See https://auth0.com/blog/refresh-tokens-what-are-they-and-when-to-use-them/ for an in-depth explanation of the refresh/access token system.

Signing in using a global account

To obtain a refresh token for a global system account (e.g. admin or survey staff), POST a sign in request to

/signin

with the following JSON body:

json
{
  "email": "john@smith.com",
  "password": "password123"
}

where

  • email is the user's system-wide e-mail address
  • password is the user's password

Response

  • HTTP 200 OK: successful authentication.

    The body is a JSON object containing a single field, refreshToken:

    json
    {
      "refreshToken": "(refresh token in JWT format)"
    }
    

    NOTE: The application must cache the refresh token securely for long-term use.

  • HTTP 401 Unauthorized: the provided credentials were not recognised.

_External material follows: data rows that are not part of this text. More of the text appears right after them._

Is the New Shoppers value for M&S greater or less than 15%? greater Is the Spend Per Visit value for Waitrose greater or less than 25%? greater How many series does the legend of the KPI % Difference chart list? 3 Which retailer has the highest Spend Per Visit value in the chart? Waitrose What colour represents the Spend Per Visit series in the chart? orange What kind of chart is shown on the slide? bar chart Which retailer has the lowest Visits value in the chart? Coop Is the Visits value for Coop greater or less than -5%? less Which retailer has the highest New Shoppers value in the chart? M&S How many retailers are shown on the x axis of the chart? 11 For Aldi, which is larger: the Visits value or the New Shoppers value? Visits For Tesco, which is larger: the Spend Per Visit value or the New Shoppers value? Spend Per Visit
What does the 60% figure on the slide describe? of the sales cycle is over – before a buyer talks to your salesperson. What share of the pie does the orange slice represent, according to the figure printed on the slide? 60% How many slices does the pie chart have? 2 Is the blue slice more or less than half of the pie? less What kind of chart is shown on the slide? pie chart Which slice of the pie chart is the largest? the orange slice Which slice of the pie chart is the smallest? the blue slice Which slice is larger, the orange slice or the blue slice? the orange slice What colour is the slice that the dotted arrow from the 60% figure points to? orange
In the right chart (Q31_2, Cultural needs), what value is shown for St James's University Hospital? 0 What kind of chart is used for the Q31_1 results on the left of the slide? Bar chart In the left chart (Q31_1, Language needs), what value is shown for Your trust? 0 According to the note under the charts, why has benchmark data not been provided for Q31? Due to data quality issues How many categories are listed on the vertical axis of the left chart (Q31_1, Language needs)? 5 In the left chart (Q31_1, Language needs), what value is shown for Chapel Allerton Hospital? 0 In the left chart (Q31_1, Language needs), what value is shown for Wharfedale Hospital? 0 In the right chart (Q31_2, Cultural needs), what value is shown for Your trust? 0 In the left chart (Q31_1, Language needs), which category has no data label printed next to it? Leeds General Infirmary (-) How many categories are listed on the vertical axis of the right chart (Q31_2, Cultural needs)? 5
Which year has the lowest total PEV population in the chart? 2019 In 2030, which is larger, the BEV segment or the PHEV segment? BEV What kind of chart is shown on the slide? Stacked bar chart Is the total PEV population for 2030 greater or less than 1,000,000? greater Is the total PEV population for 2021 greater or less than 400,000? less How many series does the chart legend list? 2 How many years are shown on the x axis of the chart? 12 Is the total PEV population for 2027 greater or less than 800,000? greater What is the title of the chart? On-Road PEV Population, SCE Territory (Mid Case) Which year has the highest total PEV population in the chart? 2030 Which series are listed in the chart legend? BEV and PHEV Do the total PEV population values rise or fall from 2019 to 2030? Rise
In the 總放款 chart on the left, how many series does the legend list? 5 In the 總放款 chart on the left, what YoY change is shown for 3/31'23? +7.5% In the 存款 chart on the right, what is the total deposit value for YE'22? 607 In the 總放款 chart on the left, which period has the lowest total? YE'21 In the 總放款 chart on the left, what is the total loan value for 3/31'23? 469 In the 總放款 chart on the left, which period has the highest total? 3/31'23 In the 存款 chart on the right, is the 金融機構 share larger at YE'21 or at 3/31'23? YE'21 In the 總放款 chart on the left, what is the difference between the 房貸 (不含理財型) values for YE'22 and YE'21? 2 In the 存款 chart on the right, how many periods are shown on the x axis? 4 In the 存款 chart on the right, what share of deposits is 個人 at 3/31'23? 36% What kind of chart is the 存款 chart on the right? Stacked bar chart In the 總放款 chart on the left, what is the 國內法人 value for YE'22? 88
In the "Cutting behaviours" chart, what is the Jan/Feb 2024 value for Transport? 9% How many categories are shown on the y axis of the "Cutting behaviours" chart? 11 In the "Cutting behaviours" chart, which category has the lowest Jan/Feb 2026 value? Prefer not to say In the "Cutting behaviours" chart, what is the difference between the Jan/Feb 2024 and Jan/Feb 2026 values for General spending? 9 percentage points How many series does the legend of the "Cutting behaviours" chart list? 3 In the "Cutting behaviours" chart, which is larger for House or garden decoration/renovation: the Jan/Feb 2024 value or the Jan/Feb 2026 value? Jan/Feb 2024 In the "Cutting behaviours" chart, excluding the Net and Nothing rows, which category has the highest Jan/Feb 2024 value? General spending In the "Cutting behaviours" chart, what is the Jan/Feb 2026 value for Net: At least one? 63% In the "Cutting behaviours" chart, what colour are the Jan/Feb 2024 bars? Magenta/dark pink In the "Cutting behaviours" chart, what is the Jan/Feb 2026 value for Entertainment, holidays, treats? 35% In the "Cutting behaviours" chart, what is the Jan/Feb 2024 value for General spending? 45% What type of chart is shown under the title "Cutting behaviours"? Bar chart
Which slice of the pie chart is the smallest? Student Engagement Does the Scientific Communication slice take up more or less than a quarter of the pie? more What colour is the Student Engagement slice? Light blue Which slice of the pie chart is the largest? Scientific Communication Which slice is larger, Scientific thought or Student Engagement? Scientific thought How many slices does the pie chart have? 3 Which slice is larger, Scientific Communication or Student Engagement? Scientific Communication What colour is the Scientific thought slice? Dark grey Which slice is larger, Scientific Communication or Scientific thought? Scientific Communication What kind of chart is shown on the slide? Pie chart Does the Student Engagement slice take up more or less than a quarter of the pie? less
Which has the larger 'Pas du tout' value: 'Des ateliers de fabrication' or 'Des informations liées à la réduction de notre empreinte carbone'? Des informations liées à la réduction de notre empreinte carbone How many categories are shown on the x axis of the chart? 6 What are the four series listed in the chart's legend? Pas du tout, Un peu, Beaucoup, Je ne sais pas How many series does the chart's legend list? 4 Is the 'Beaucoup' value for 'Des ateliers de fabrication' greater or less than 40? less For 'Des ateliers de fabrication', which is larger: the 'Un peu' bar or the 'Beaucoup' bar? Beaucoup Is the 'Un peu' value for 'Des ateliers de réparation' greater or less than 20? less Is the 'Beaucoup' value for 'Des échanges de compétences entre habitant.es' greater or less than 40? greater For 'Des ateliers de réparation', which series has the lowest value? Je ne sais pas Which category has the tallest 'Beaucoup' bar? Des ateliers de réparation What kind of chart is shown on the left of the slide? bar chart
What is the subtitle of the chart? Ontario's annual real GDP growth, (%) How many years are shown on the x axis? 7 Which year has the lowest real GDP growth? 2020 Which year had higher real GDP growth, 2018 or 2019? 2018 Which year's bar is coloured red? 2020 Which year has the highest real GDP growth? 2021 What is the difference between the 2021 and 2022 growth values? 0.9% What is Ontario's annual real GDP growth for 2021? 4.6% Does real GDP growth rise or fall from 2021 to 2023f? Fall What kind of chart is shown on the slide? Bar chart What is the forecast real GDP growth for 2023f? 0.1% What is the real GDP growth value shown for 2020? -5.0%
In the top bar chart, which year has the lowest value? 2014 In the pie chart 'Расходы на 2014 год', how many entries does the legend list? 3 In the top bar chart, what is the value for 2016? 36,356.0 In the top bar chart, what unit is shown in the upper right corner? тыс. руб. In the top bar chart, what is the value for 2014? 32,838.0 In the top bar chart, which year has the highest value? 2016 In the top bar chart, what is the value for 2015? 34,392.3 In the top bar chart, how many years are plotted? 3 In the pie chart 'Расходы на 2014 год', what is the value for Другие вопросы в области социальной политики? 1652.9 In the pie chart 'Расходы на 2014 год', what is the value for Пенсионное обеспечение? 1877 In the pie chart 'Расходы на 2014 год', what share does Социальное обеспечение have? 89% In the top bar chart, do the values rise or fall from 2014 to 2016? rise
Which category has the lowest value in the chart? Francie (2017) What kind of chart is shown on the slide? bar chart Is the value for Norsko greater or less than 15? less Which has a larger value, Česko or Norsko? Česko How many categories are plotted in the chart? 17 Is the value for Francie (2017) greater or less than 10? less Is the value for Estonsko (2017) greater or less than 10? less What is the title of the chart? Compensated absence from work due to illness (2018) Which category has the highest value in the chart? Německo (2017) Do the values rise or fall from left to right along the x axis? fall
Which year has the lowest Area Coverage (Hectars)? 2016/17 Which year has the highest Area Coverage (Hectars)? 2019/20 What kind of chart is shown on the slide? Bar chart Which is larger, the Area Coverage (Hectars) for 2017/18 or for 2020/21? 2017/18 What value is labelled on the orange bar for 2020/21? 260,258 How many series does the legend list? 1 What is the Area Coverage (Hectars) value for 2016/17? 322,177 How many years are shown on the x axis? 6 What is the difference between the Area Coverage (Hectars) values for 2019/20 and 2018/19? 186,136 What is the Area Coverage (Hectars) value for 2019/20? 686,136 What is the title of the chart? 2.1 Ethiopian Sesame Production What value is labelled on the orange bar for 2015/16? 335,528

Signing in using a survey alias

To obtain a refresh token for a survey respondent using their internal survey alias, POST a sign in request to

/signin/alias

with the following JSON body:

json
{
  "surveyId": "my_survey",
  "userName": "user1",
  "password": "password123"
}

where

  • survey_id is the survey id for the user that you are signing in as (user names are unique w.r.t individual surveys, but not system-wide).
  • username is the survey user ID (does not have to be unique system-wide)
  • password is the user's password

Response

  • HTTP 200 OK: successful authentication. The body is a JSON object containing a single field, refreshToken:

    json
    {
      "refreshToken": "(refresh token in JWT format)"
    }
    

    NOTE: The application must cache the refresh token securely for long-term use.

  • HTTP 401 Unauthorized: the provided credentials were not recognised.

Signing in using an URL-embedded token

To obtain a refresh token for a survey respondent using the URL-embedded authentication token, POST a sign in request to

/signin/token/<token>

where

  • token is the user's personal authentication token

Response

  • HTTP 200 OK: successful authentication. The body is a JSON object containing a single field, refreshToken:

    json
    {
      "refreshToken": "(refresh token in JWT format)"
    }
    

    NOTE: The application must cache the refresh token securely for long-term use.

  • HTTP 401 Unauthorized: the provided credentials were not recognised.

Refreshing the access token

To obtain a new access token, POST a refresh request to

/refresh

with an empty body and the value of a valid refresh token in the X-Auth-Token header.

Response

  • HTTP 200 OK: successful access token renewal.

    The body is JSON object containing a single field, accessToken:

    json
    {
      "accessToken": "(access token in JWT format)"
    }
    

    NOTE: The application must cache and reuse the access token until it is rejected with the HTTP 401 Unauthorized code, in which case the application must request a new access token using this end-point and retry the affected request. Existing access tokens are automatically expired and do not need to be de-activated explicitly.

  • HTTP 401 Unauthorized: the refresh token is missing or invalid.

Using the access token

Any API request that requires authentication (nearly all of them at the moment) must include the access token exactly as returned by the server.

The token should be sent in the X-Auth-Token header.

The HTTP 401 Unauthorized response must be expected for any API request. To correctly handle this response, the application must request a new access token and retry the request.